> TEXTO PROPORCIONADO
-*-*-
Por: Juan Nepote
Era fácil distinguirlo, afilada mancha negra en aceleración constante: pantalón cilíndrico, gabán rectangular de tela espesa, chaleco romboide, camisa clara extrañamente holgada, sombrero Tardan de ala corta, breve y delgado funambulista sobre esa magnífica bicicleta que inspiraba leyendas; decían que no existía otra igual, porque él mismo había fabricado cada una de sus piezas con la madera más resistente para formar esa silueta extravagante que servía como antídoto contra la fuerza de gravedad, y así nunca perder el equilibrio aunque avanzara —como era su costumbre— dormido y sin pedalear, los brazos delineando una equis frente al pecho.
-*-*-
> FRAGMENTOS DE DATOS
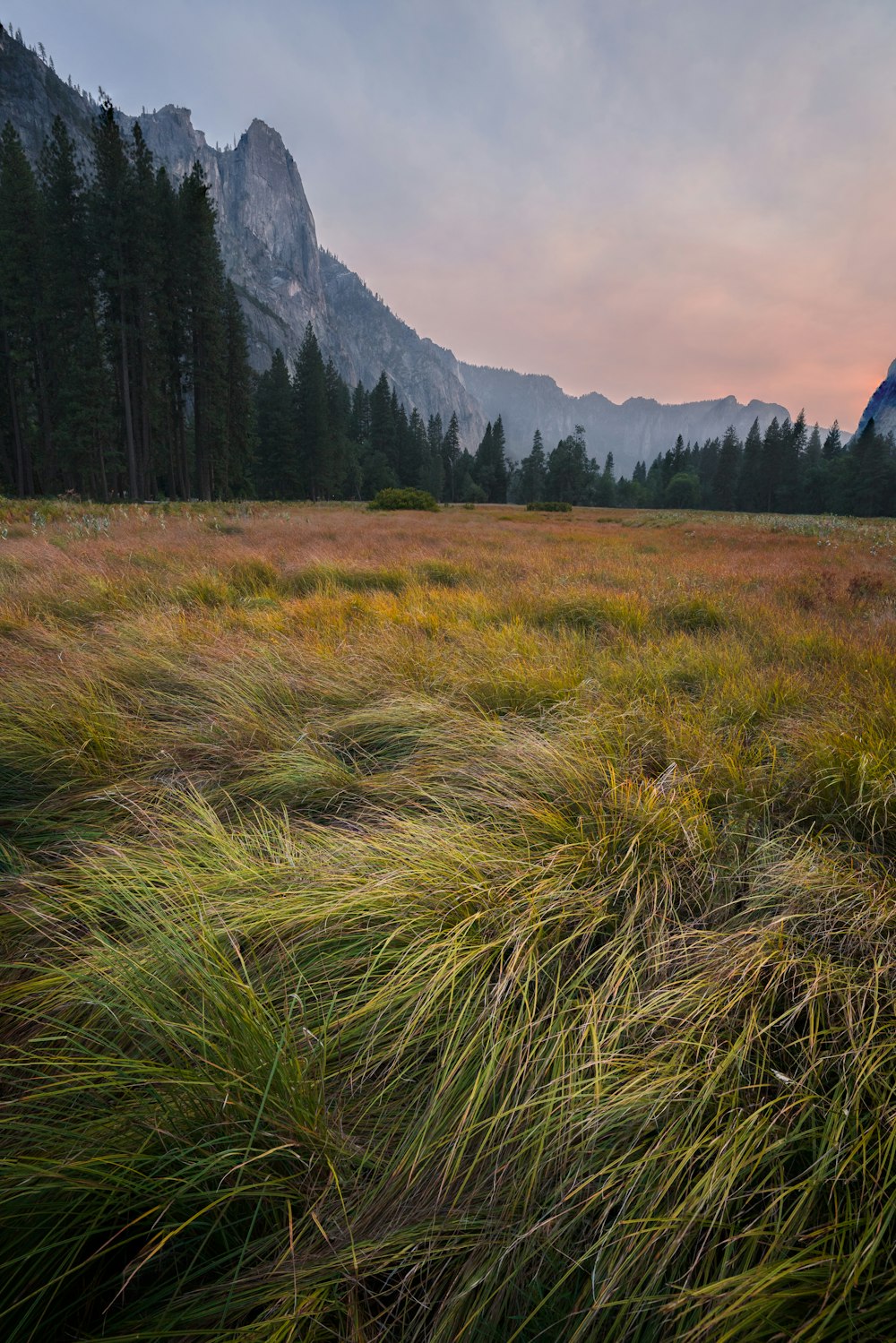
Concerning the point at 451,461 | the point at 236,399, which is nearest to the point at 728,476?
the point at 451,461

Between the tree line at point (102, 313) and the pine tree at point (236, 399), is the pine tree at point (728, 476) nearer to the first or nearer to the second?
the pine tree at point (236, 399)

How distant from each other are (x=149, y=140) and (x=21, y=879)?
198662mm

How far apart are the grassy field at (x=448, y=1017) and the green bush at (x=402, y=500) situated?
2721 cm

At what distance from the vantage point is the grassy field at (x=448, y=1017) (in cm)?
82

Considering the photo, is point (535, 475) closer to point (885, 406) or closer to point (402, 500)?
point (402, 500)

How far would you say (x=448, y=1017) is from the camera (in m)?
1.17

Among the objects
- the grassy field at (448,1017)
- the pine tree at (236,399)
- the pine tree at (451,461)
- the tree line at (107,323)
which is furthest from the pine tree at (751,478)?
the grassy field at (448,1017)

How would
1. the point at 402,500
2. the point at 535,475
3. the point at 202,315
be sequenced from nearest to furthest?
the point at 202,315, the point at 402,500, the point at 535,475

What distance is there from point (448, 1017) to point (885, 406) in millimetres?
140110

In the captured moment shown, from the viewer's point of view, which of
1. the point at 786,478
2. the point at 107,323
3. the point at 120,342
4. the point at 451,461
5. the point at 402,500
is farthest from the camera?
the point at 451,461

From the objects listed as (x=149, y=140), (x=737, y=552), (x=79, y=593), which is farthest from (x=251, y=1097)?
(x=149, y=140)

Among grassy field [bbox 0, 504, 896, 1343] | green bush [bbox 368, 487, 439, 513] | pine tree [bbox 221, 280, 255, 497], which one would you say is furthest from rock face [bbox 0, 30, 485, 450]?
grassy field [bbox 0, 504, 896, 1343]

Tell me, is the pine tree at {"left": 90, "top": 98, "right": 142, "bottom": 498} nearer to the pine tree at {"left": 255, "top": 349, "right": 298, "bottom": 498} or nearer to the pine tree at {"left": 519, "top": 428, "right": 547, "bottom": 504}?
the pine tree at {"left": 255, "top": 349, "right": 298, "bottom": 498}

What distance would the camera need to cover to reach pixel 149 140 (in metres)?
128
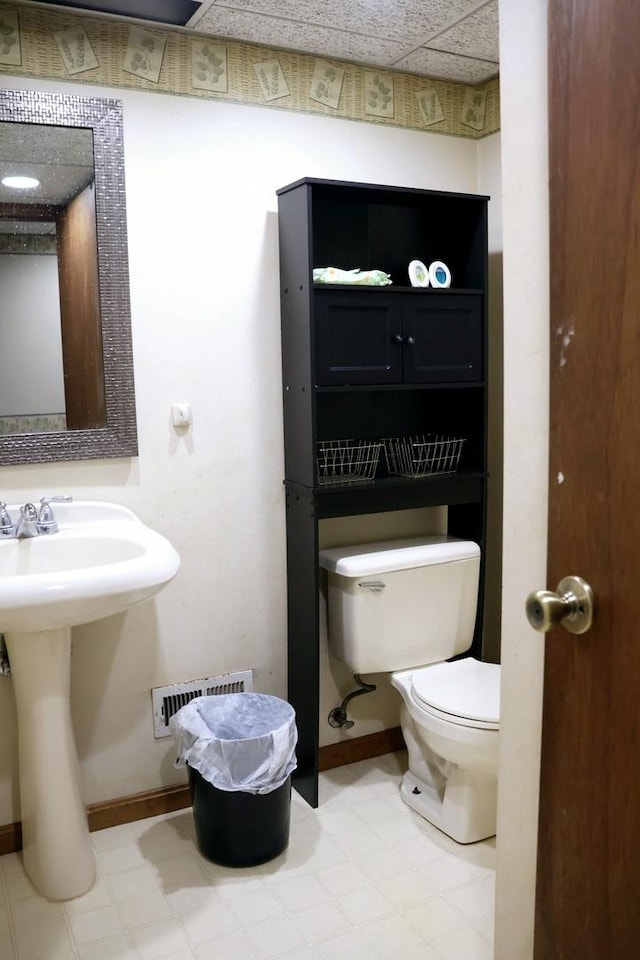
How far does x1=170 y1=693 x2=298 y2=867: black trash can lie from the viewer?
6.94 feet

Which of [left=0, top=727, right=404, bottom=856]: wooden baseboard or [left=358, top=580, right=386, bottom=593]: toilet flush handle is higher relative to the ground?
[left=358, top=580, right=386, bottom=593]: toilet flush handle

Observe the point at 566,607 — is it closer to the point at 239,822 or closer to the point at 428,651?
the point at 239,822

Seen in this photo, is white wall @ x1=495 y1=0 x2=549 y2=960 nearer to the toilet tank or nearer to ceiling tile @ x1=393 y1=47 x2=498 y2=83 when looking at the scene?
the toilet tank

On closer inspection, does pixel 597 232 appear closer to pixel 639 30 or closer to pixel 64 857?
pixel 639 30

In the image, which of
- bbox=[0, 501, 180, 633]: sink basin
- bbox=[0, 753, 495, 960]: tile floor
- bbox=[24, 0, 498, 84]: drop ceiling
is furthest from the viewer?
bbox=[24, 0, 498, 84]: drop ceiling

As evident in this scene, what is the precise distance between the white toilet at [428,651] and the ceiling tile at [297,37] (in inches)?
58.9

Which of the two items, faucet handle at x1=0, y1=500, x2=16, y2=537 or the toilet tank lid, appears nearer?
faucet handle at x1=0, y1=500, x2=16, y2=537

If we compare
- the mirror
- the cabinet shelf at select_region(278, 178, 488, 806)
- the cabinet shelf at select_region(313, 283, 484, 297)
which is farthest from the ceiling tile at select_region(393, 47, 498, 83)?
the mirror

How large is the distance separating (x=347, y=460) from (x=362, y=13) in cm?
125

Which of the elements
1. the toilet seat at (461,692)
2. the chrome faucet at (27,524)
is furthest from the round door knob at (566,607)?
the chrome faucet at (27,524)

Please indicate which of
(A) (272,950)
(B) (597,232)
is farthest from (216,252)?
(A) (272,950)

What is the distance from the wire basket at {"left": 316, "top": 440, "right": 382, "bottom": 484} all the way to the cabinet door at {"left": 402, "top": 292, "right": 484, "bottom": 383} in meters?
0.27

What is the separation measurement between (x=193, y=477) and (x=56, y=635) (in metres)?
0.65

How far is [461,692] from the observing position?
7.54ft
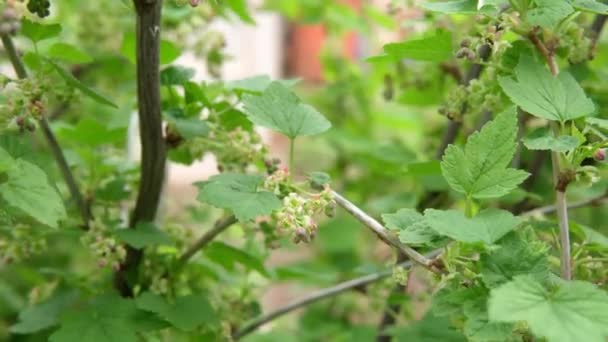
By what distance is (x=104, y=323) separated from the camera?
2.70 feet

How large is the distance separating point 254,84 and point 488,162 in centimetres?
31

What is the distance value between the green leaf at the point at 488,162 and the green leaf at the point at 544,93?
0.11 ft

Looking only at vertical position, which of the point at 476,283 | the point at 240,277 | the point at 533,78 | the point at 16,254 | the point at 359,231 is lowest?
the point at 359,231

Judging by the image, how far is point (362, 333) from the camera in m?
1.26

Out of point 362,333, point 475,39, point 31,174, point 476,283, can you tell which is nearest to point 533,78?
point 475,39

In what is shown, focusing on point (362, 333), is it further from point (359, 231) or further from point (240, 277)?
point (359, 231)

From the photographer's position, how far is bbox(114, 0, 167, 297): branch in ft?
2.35

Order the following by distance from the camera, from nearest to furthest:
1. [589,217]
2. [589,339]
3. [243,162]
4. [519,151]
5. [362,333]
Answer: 1. [589,339]
2. [243,162]
3. [519,151]
4. [362,333]
5. [589,217]

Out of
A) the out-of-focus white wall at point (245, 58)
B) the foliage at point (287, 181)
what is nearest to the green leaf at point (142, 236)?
the foliage at point (287, 181)

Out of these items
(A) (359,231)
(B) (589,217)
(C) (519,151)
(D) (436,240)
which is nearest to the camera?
(D) (436,240)

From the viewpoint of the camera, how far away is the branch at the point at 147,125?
72cm

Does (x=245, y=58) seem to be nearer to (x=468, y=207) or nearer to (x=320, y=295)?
(x=320, y=295)

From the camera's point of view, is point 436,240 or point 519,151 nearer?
point 436,240

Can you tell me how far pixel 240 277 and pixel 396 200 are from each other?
256mm
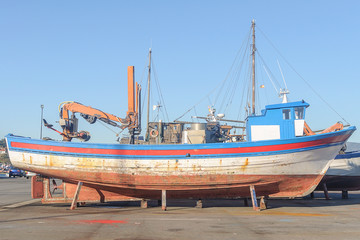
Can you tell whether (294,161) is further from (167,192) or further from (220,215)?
(167,192)

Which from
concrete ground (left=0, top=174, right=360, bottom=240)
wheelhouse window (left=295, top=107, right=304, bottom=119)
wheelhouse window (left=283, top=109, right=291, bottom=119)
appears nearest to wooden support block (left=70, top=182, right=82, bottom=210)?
concrete ground (left=0, top=174, right=360, bottom=240)

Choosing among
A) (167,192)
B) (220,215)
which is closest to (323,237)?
(220,215)

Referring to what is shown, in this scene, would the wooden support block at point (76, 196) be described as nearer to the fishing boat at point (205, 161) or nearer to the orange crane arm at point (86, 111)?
the fishing boat at point (205, 161)

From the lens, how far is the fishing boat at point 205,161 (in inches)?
590

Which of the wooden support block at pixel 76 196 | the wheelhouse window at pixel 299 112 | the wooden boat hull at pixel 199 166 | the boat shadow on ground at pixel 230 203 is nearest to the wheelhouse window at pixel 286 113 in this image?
the wheelhouse window at pixel 299 112

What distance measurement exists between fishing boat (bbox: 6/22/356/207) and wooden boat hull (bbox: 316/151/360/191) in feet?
20.7

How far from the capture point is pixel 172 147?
15.2 meters

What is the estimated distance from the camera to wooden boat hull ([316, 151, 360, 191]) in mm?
21375

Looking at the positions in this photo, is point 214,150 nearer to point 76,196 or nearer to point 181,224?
point 181,224

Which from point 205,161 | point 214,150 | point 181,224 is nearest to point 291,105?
point 214,150

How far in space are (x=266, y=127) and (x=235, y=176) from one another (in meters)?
3.07

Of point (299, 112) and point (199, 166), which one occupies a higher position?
point (299, 112)

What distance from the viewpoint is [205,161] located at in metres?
15.1

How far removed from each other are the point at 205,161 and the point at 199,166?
Answer: 1.13 ft
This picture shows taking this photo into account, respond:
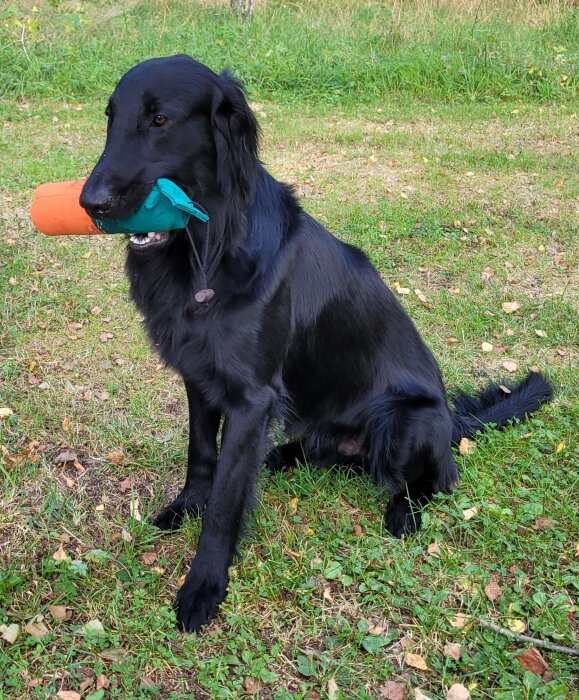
-*-*-
> CONSIGNA
Enumera todas las prendas de vestir que el texto proporcionado describe en la figura del ciclista, junto con los rasgos que se les atribuyen.

> RESPUESTA
- Pantalón cilíndrico
- Gabán rectangular de tela espesa
- Chaleco romboide
- Camisa clara extrañamente holgada
- Sombrero Tardan de ala corta